И тут, когда все вокруг уже двигалось и шумело, когда швейцары и гардеробщики начали выносить венки - над гробом выступил-таки читатель. Почти никто не слыхал его. Я стоял рядом и кое-что расслышал.
Пожилой еврей. Вероятно, накануне вечером и ночью готовил он свою речь, думая, что произнесет ее громогласно, перед лицом огромного скопища людей. А говорить ему пришлось - почти наедине с тем, к кому обращены были его слова!
- Дорогой M. M. С юных лет вы были моим любимым писателем. Вы не только смешили, вы учили нас жить... Примите же мой низкий поклон и самую горячую, сердечную благодарность. Думаю, что говорю это не только от себя, но и от лица миллиона ваших читателей.
Тут же, в этой шумной суете, подошел ко мне незнакомый, очень высокий человек и сказал:
- Пятьдесят лет я знал Мишу. Вместе в 8-й гимназии учились.
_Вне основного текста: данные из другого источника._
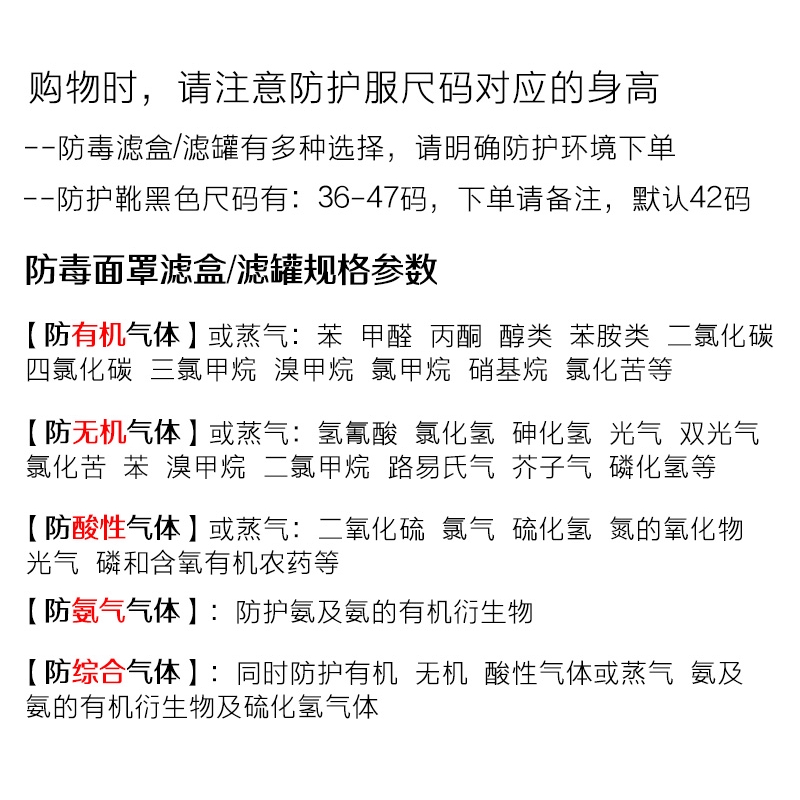 购物时，请注意防护服尺码对应的身高

--防毒滤盒/滤罐有多种选择，请明确防护环境下单

--防护靴黑色尺码有：36-47码，下单请备注，默认42码

防毒面罩滤盒/滤罐规格参数

【防有机气体】或蒸气：苯 甲醛 丙酮 醇类 苯胺类 二氯化碳 四氯化碳 三氯甲烷 溴甲烷 氯甲烷 硝基烷 氯化苦等

【防无机气体】或蒸气：氢氰酸 氯化氢 砷化氢 光气 双光气 氯化苦 苯 溴甲烷 二氯甲烷 路易氏气 芥子气 磷化氢等

【防酸性气体】或蒸气：二氧化硫 氯气 硫化氢 氮的氧化物 光气 磷和含氧有机农药等

【防氨气气体】：防护氨及氨的有机衍生物

【防综合气体】：同时防护有机 无机 酸性气体或蒸气 氨及氨的有机衍生物及硫化氢气体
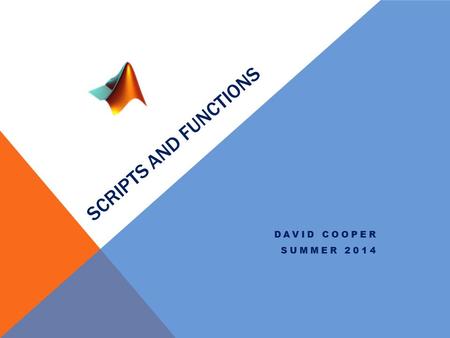 SCRIPTS AND FUNCTIONS

DAVID COOPER
SUMMER 2014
Хоронили Михаила Михайловича - в Сестрорецке. Хлопотали о Литераторских мостках - не разрешили.
Ехали мы в автобусе погребальной конторы. Впереди меня сидел Леонтий Раковский. Всю дорогу он шутил с какими-то дамочками, громко смеялся. Заметив, вероятно, мой брезгливый взгляд, он резко повернулся ко мне и сказал:
- Вы, по-видимому, осуждаете меня, А. И. Напрасно. Ей-богу, M. M. был человек веселый, он очень любил женщин. И он бы меня не осудил.
И этой растленной личности поручили "открыть траурный митинг" - у могилы. Сказал он нечто в этом же духе - о том, какой веселый человек был Зощенко, как он любил женщин, цветы и т. д.
Следующим выступил с большой речью - Н. Ф. Григорьев. Он рассказал собравшимся о том, какой Зощенко был интересный, своеобразный писатель. Осмелев, Н. Ф. сообщил даже, что ему "посчастливилось работать с M. M.". Все решили, что Зощенко редактировал Григорьева. Оказывается, наоборот Григорьев, будучи редактором "Костра", редактировал рассказ Зощенко.
- Работать было легко и приятно. С молодыми иной раз бывает труднее работать.
Стиль был выдержан до конца.
По просьбе кого-то Григорьев соврал, сказав, что хоронят M. M. в Сестрорецке - по просьбе родственников.
На кладбище приехало много народа, пожалуй, больше, чем на панихиду. Из москвичей я узнал Д. Д. Шостаковича, Ю. Нагибина.
Не раз в этот день вспоминали мы с друзьями Конюшенную церковь, вагон для устриц и пр.
Но на кладбище хорошо: дюны, сосны, просторное небо. День был необычный для нынешнего питерского лета - солнечный, жаркий, почти знойный.
Вы пишете: "Какая это потеря для нашей литературы!" Зощенко был потерян для нашей литературы двенадцать лет назад. Он сам это понимал. Еще тогда, в 48-м году, он сказал Жене Шварцу:
"Хорошо, что это случилось сейчас, когда мне уже исполнилось пятьдесят лет и я сделал почти все, что мог сделать".
И все-таки очень горько было - и читать эти холодные казенные слова в узенькой черной рамке, и стоять у свежего холмика на кладбище, и снова ехать в город, где уже нет и не будет Михаила Михайловича.